--- What needs to be done ---
The answer must match the listing exactly, with every line written out again.

--- Task data ---
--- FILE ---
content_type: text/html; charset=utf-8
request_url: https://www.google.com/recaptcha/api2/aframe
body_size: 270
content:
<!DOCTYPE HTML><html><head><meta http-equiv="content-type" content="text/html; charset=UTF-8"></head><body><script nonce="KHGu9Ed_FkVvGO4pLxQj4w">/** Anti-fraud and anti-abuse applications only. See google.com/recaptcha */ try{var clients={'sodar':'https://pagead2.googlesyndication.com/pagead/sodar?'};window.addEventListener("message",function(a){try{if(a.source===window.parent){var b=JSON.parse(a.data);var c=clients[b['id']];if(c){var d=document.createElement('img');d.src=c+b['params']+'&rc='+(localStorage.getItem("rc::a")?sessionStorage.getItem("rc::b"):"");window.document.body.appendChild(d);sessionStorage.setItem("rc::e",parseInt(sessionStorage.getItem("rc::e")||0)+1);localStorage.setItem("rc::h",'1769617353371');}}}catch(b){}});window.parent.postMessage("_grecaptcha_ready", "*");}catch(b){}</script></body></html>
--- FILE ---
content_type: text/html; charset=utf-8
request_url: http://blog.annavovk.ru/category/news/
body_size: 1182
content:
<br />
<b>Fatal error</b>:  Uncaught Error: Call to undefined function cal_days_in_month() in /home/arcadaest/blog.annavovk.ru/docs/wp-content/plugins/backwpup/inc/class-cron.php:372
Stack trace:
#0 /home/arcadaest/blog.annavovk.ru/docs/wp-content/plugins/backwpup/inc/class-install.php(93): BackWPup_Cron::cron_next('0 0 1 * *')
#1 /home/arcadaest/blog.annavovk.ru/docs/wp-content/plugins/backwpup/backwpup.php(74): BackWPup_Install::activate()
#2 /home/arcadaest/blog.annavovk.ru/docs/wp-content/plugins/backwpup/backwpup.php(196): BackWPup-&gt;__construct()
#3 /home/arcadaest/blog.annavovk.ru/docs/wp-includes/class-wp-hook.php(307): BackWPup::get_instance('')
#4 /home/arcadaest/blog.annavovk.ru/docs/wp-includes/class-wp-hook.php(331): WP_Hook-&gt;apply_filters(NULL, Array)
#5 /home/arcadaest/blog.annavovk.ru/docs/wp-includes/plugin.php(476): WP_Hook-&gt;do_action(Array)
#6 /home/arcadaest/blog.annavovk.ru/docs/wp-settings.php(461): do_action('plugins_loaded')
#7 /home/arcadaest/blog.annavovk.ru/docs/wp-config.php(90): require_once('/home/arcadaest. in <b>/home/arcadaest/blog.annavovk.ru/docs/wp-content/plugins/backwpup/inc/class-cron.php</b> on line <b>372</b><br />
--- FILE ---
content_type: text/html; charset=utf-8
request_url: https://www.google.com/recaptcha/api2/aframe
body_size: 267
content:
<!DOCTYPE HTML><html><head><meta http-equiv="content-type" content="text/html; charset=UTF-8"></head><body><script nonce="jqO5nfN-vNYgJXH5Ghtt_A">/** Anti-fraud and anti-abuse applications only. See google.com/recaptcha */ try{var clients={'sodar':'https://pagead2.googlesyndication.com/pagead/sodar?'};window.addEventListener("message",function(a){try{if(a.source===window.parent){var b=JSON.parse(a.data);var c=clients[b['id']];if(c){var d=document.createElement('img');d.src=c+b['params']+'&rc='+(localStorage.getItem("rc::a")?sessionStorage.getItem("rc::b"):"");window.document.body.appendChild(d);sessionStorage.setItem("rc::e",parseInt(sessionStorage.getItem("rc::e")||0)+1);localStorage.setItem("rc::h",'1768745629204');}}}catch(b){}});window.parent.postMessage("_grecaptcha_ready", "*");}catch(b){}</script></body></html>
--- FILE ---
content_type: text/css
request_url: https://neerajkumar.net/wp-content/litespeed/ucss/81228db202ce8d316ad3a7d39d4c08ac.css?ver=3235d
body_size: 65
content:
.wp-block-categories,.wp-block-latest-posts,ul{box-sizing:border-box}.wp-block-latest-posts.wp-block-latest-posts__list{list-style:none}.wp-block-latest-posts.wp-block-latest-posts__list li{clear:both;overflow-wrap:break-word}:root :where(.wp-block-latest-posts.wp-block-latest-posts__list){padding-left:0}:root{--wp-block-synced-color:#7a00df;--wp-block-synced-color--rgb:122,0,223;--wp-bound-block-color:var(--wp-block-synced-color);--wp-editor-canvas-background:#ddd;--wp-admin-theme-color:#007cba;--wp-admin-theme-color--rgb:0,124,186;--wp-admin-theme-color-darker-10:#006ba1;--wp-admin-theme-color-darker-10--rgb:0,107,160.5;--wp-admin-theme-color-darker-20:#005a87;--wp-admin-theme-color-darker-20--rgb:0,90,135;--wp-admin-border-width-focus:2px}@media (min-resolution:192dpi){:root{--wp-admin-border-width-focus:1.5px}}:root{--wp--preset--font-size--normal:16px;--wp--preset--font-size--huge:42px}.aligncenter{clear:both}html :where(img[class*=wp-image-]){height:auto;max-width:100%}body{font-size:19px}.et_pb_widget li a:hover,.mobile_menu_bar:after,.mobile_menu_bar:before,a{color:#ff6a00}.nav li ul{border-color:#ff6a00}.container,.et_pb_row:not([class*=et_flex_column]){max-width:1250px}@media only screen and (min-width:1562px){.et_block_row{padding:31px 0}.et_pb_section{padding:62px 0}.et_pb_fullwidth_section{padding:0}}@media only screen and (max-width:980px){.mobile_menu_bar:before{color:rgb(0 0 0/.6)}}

--- Final answer ---
--- FILE ---
content_type: text/html; charset=utf-8
request_url: https://www.google.com/recaptcha/api2/aframe
body_size: 270
content:
<!DOCTYPE HTML><html><head><meta http-equiv="content-type" content="text/html; charset=UTF-8"></head><body><script nonce="KHGu9Ed_FkVvGO4pLxQj4w">/** Anti-fraud and anti-abuse applications only. See google.com/recaptcha */ try{var clients={'sodar':'https://pagead2.googlesyndication.com/pagead/sodar?'};window.addEventListener("message",function(a){try{if(a.source===window.parent){var b=JSON.parse(a.data);var c=clients[b['id']];if(c){var d=document.createElement('img');d.src=c+b['params']+'&rc='+(localStorage.getItem("rc::a")?sessionStorage.getItem("rc::b"):"");window.document.body.appendChild(d);sessionStorage.setItem("rc::e",parseInt(sessionStorage.getItem("rc::e")||0)+1);localStorage.setItem("rc::h",'1769617353371');}}}catch(b){}});window.parent.postMessage("_grecaptcha_ready", "*");}catch(b){}</script></body></html>
--- FILE ---
content_type: text/html; charset=utf-8
request_url: http://blog.annavovk.ru/category/news/
body_size: 1182
content:
<br />
<b>Fatal error</b>:  Uncaught Error: Call to undefined function cal_days_in_month() in /home/arcadaest/blog.annavovk.ru/docs/wp-content/plugins/backwpup/inc/class-cron.php:372
Stack trace:
#0 /home/arcadaest/blog.annavovk.ru/docs/wp-content/plugins/backwpup/inc/class-install.php(93): BackWPup_Cron::cron_next('0 0 1 * *')
#1 /home/arcadaest/blog.annavovk.ru/docs/wp-content/plugins/backwpup/backwpup.php(74): BackWPup_Install::activate()
#2 /home/arcadaest/blog.annavovk.ru/docs/wp-content/plugins/backwpup/backwpup.php(196): BackWPup-&gt;__construct()
#3 /home/arcadaest/blog.annavovk.ru/docs/wp-includes/class-wp-hook.php(307): BackWPup::get_instance('')
#4 /home/arcadaest/blog.annavovk.ru/docs/wp-includes/class-wp-hook.php(331): WP_Hook-&gt;apply_filters(NULL, Array)
#5 /home/arcadaest/blog.annavovk.ru/docs/wp-includes/plugin.php(476): WP_Hook-&gt;do_action(Array)
#6 /home/arcadaest/blog.annavovk.ru/docs/wp-settings.php(461): do_action('plugins_loaded')
#7 /home/arcadaest/blog.annavovk.ru/docs/wp-config.php(90): require_once('/home/arcadaest. in <b>/home/arcadaest/blog.annavovk.ru/docs/wp-content/plugins/backwpup/inc/class-cron.php</b> on line <b>372</b><br />
--- FILE ---
content_type: text/html; charset=utf-8
request_url: https://www.google.com/recaptcha/api2/aframe
body_size: 267
content:
<!DOCTYPE HTML><html><head><meta http-equiv="content-type" content="text/html; charset=UTF-8"></head><body><script nonce="jqO5nfN-vNYgJXH5Ghtt_A">/** Anti-fraud and anti-abuse applications only. See google.com/recaptcha */ try{var clients={'sodar':'https://pagead2.googlesyndication.com/pagead/sodar?'};window.addEventListener("message",function(a){try{if(a.source===window.parent){var b=JSON.parse(a.data);var c=clients[b['id']];if(c){var d=document.createElement('img');d.src=c+b['params']+'&rc='+(localStorage.getItem("rc::a")?sessionStorage.getItem("rc::b"):"");window.document.body.appendChild(d);sessionStorage.setItem("rc::e",parseInt(sessionStorage.getItem("rc::e")||0)+1);localStorage.setItem("rc::h",'1768745629204');}}}catch(b){}});window.parent.postMessage("_grecaptcha_ready", "*");}catch(b){}</script></body></html>
--- FILE ---
content_type: text/css
request_url: https://neerajkumar.net/wp-content/litespeed/ucss/81228db202ce8d316ad3a7d39d4c08ac.css?ver=3235d
body_size: 65
content:
.wp-block-categories,.wp-block-latest-posts,ul{box-sizing:border-box}.wp-block-latest-posts.wp-block-latest-posts__list{list-style:none}.wp-block-latest-posts.wp-block-latest-posts__list li{clear:both;overflow-wrap:break-word}:root :where(.wp-block-latest-posts.wp-block-latest-posts__list){padding-left:0}:root{--wp-block-synced-color:#7a00df;--wp-block-synced-color--rgb:122,0,223;--wp-bound-block-color:var(--wp-block-synced-color);--wp-editor-canvas-background:#ddd;--wp-admin-theme-color:#007cba;--wp-admin-theme-color--rgb:0,124,186;--wp-admin-theme-color-darker-10:#006ba1;--wp-admin-theme-color-darker-10--rgb:0,107,160.5;--wp-admin-theme-color-darker-20:#005a87;--wp-admin-theme-color-darker-20--rgb:0,90,135;--wp-admin-border-width-focus:2px}@media (min-resolution:192dpi){:root{--wp-admin-border-width-focus:1.5px}}:root{--wp--preset--font-size--normal:16px;--wp--preset--font-size--huge:42px}.aligncenter{clear:both}html :where(img[class*=wp-image-]){height:auto;max-width:100%}body{font-size:19px}.et_pb_widget li a:hover,.mobile_menu_bar:after,.mobile_menu_bar:before,a{color:#ff6a00}.nav li ul{border-color:#ff6a00}.container,.et_pb_row:not([class*=et_flex_column]){max-width:1250px}@media only screen and (min-width:1562px){.et_block_row{padding:31px 0}.et_pb_section{padding:62px 0}.et_pb_fullwidth_section{padding:0}}@media only screen and (max-width:980px){.mobile_menu_bar:before{color:rgb(0 0 0/.6)}}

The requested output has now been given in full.